H. Peter Alesso is an engineer with an M.S. and an advanced engineering degree from M.I.T., along with twenty years of research experience at Lawrence Livermore National Laboratory (LLNL). As Engineering Group Leader at LLNL, he led a team of physicists and engineers in a wide range of successful multimillion-dollar software development research projects. Peter has extensive experience with innovative applications across a wide range of supercomputers, workstations and networks. His areas of interest include computer languages, algebras, graphs, and Web application software. He has published several software titles and numerous scientific journal and conference articles.
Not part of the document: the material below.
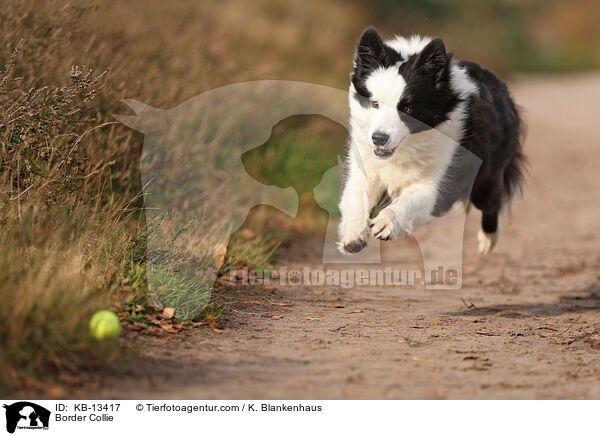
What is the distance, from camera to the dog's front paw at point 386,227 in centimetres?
396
Craig Smith, PhD., is an engineer with thirty years of experience in research and development and application of advanced technologies. He is currently Deputy Associate Director of the Energy and Environment Directorate at Lawrence Livermore National Laboratory. He is responsible for a wide range of multimillion-dollar projects and he is a collaborator on several international research initiatives. His areas of interest include sensors, robotics, and automated systems; information technology applications; and future energy systems. He has published numerous scientific journal and conference articles on advanced engineering topics. Dr. Smith received his Ph.D. in Nuclear Science and Engineering from the University of California, Los Angeles (UCLA) in 1975.